The record starts with a very folk/pop tune "Who Loves The Sun," reminiscent of the Byrds or the Beatles. It's an excellent, easy-going beginning to the collection of songs. The hit "Sweet Jane" is next, which was ranked #335 on Rolling Stone's list of the greatest songs of all time, and has been covered by several artists since. There are multiple versions of the song; the later, live versions include a bridge that was edited out of the Loaded version. Known for its three-chord progression, "Rock and Roll" is another popular Reed tune, which includes unusual 5-bar verses. The songs has been used on many live albums, movies, and covered by bands like Phish and Jane's Addiction.
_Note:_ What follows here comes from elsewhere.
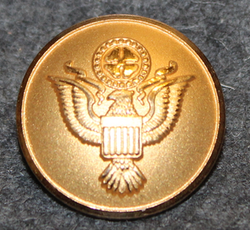 American Eagle 22mm gilt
Sounding similar to Stealer's Wheel's "Stuck in the Middle with You," "Cool It Down" uses acoustic guitars and drums to show a different, toned down sound.
Doug Yule sings lead on "New Age," which eventually caused controversy after Reed's departure. There are two different sets of lyrics for the tune, which Yule and Reed continue to argue about to this day. Side two starts with "Head Held High" which kicks the intensity up a notch, with its sing-along chorus and heavy guitars. The tempo now kicks up with "Lonesome Cowboy Bill," the shortest song on the record and the only one not solely written by Reed.
Heavily influenced by doo-wop music, "I Found a Reason" features Reed singing lead with Yule and Reed singing backing harmonies in the chorus. Written in F Major and 12/8 time, Reed speaks the second verse, much like the soul music tradition. It's easy to see Reed's contempt for the music business with "Train Round the Bend," even though he tries his hardest to sound like Bob Dylan. The record ends with the extended "Oh! Sweet Nuthin," which is another slow pop/folk tune that is guaranteed to put the listener in an excellent, peaceful state of mind.